Rewrite the stretch of entries from the one containing "this 640×294 image." through the one containing "damaged front bumper [85, 167, 235, 324]" as a two-column CSV with columns named instruction and output, one row per entry. Put each entry's text and its answer in a single quoted field each, turning line breaks into spaces.

● Records shown:
--- Begin ---
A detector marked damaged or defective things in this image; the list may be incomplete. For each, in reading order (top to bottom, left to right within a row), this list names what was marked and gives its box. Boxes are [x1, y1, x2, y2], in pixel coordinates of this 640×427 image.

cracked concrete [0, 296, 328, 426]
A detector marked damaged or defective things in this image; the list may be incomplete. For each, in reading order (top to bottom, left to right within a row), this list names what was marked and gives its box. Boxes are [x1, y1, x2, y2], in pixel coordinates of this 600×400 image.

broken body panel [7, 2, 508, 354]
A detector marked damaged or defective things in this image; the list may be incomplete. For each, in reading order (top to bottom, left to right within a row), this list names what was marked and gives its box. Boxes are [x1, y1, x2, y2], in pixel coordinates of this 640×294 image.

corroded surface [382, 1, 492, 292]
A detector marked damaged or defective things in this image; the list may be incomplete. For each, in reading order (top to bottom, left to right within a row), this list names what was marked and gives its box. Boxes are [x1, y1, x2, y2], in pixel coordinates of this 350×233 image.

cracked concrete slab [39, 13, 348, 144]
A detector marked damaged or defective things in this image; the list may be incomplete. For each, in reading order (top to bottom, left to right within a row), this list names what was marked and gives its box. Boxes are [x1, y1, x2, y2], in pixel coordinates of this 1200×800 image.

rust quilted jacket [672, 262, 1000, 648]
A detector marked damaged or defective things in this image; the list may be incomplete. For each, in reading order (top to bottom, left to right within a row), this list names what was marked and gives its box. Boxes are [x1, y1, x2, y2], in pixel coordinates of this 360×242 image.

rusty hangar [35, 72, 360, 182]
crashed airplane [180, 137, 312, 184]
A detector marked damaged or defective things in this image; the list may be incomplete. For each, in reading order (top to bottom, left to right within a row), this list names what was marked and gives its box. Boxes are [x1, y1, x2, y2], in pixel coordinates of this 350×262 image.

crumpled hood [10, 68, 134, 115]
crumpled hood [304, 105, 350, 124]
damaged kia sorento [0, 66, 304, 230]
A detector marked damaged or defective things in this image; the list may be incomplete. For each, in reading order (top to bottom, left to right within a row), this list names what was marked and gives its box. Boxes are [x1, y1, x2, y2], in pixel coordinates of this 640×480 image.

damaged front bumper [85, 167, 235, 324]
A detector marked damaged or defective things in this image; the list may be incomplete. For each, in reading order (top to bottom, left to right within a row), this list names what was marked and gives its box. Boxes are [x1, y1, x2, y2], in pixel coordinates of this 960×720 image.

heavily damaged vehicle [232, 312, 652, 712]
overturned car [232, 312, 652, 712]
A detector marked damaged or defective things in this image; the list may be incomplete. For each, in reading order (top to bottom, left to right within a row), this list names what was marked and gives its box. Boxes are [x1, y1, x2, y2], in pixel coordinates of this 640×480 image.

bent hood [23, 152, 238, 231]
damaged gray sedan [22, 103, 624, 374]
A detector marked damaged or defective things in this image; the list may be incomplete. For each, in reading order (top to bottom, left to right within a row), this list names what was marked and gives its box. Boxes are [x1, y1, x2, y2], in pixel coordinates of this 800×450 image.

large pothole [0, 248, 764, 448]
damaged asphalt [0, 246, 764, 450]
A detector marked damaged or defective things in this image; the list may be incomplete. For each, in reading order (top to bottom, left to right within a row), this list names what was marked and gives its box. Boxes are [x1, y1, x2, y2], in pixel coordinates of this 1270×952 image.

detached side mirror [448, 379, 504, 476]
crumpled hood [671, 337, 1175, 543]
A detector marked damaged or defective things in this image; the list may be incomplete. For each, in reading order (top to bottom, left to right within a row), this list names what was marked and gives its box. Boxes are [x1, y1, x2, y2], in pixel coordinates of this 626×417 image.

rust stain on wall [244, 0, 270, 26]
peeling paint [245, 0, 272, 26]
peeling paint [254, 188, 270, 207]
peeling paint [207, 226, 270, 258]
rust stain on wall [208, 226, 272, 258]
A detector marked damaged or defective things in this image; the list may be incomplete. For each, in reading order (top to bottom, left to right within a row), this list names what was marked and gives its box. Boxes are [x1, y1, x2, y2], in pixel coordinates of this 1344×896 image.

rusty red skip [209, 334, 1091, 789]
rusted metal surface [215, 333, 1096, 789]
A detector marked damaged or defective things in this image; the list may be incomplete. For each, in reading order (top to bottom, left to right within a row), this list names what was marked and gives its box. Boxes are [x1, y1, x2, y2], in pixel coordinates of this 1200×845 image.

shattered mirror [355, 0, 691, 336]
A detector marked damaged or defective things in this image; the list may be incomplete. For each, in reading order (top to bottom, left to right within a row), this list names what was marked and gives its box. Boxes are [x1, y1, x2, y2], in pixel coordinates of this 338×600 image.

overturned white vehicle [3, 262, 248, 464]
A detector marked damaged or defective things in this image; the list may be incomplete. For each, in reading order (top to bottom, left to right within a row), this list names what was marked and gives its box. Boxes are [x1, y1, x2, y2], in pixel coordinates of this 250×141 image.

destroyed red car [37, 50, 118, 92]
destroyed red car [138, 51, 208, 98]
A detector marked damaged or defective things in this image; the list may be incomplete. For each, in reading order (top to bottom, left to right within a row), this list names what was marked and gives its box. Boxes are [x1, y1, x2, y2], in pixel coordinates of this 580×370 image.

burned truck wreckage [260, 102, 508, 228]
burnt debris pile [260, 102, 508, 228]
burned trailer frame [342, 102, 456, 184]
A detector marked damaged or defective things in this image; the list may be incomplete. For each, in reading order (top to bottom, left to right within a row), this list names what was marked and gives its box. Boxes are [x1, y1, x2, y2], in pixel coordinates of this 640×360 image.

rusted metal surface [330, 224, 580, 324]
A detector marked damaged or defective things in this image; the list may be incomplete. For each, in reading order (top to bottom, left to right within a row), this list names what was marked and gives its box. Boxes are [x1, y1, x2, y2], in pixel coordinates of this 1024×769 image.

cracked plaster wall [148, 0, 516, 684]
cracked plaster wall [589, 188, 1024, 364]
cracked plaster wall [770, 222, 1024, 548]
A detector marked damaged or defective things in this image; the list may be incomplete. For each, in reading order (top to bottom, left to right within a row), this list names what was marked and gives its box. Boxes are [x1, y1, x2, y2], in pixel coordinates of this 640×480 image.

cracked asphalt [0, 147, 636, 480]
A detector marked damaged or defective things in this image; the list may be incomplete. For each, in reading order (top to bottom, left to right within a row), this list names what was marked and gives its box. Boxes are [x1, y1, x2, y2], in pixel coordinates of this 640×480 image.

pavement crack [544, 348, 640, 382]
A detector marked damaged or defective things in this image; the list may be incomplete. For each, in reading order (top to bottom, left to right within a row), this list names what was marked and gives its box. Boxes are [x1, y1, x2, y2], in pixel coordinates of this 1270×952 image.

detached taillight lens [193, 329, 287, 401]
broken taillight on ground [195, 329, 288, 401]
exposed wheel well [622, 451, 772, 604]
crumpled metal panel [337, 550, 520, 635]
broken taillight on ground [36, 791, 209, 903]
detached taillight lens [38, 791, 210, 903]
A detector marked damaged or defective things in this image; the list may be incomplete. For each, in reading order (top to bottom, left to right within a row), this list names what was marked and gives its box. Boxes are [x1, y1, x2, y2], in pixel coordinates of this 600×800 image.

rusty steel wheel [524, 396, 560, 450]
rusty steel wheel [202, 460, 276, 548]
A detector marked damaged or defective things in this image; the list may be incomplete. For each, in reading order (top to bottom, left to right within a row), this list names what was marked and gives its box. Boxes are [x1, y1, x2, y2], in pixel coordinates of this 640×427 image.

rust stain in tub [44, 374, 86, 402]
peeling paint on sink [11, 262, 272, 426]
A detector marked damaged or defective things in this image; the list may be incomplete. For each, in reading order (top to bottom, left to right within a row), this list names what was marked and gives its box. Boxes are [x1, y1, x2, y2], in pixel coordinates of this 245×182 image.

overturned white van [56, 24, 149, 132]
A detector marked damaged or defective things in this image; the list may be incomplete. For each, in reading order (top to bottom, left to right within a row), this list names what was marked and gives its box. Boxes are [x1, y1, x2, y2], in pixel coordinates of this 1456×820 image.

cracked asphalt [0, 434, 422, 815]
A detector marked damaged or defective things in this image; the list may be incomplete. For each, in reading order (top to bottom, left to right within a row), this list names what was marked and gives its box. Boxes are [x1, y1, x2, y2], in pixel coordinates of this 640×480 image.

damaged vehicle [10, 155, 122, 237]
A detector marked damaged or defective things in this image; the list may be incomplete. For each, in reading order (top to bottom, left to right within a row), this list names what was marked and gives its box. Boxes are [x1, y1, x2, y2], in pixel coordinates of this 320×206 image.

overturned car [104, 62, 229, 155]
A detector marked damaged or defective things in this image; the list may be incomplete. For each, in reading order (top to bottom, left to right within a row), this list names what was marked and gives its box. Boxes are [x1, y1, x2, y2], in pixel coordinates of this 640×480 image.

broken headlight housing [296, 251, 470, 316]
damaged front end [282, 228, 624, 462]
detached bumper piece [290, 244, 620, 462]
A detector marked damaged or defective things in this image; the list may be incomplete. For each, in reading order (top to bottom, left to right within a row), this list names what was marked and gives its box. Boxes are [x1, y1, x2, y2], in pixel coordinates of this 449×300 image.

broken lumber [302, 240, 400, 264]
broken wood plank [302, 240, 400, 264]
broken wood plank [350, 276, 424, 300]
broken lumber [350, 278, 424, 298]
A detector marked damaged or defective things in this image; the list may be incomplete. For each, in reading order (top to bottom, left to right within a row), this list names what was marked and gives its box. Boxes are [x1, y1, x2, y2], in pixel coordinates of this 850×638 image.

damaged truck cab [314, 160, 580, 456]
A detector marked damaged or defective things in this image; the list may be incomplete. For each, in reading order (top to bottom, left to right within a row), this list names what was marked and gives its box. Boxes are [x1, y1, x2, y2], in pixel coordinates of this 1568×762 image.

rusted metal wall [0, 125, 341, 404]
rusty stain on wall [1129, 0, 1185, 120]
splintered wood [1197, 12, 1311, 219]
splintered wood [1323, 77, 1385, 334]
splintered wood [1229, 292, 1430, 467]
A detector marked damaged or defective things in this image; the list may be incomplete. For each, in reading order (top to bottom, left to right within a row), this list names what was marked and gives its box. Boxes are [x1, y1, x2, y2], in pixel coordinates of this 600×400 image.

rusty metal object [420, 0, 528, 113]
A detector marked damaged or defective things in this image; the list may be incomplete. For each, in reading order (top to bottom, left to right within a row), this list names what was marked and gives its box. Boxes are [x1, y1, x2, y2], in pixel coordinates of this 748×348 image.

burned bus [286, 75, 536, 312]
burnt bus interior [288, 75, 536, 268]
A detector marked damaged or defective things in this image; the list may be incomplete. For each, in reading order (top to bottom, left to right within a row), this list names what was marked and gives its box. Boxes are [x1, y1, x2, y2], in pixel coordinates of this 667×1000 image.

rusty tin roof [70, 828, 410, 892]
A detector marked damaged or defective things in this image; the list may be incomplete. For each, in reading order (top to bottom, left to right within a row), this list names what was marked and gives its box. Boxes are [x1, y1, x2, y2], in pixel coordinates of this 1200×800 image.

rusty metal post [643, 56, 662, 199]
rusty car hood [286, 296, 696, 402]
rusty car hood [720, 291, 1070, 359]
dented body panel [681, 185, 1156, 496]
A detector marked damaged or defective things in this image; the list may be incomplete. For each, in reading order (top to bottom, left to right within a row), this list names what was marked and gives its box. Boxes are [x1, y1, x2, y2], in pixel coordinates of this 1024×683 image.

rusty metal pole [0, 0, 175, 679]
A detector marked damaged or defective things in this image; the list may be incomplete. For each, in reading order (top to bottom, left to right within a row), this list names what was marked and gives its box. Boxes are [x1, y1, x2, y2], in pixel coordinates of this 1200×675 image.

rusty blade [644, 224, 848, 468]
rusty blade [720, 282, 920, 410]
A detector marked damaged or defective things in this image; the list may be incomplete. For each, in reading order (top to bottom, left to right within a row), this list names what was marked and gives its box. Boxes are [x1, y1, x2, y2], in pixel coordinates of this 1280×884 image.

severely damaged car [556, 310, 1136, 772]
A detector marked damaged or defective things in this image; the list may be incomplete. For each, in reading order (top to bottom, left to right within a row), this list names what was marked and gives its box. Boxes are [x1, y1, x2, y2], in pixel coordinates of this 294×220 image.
--- End ---
● Task result:
instruction,output
"A detector marked damaged or defective things in this image; the list may be incomplete. For each, in reading order (top to bottom, left to right within a row), this list names what was marked and gives its box. Boxes are [x1, y1, x2, y2], in pixel coordinates of this 640×294 image.","corroded surface [382, 1, 492, 292]"
"A detector marked damaged or defective things in this image; the list may be incomplete. For each, in reading order (top to bottom, left to right within a row), this list names what was marked and gives its box. Boxes are [x1, y1, x2, y2], in pixel coordinates of this 350×233 image.","cracked concrete slab [39, 13, 348, 144]"
"A detector marked damaged or defective things in this image; the list may be incomplete. For each, in reading order (top to bottom, left to right within a row), this list names what was marked and gives its box. Boxes are [x1, y1, x2, y2], in pixel coordinates of this 1200×800 image.","rust quilted jacket [672, 262, 1000, 648]"
"A detector marked damaged or defective things in this image; the list may be incomplete. For each, in reading order (top to bottom, left to right within a row), this list names what was marked and gives its box. Boxes are [x1, y1, x2, y2], in pixel coordinates of this 360×242 image.","rusty hangar [35, 72, 360, 182] crashed airplane [180, 137, 312, 184]"
"A detector marked damaged or defective things in this image; the list may be incomplete. For each, in reading order (top to bottom, left to right within a row), this list names what was marked and gives its box. Boxes are [x1, y1, x2, y2], in pixel coordinates of this 350×262 image.","crumpled hood [10, 68, 134, 115] crumpled hood [304, 105, 350, 124] damaged kia sorento [0, 66, 304, 230]"
"A detector marked damaged or defective things in this image; the list may be incomplete. For each, in reading order (top to bottom, left to right within a row), this list names what was marked and gives its box. Boxes are [x1, y1, x2, y2], in pixel coordinates of this 640×480 image.","damaged front bumper [85, 167, 235, 324]"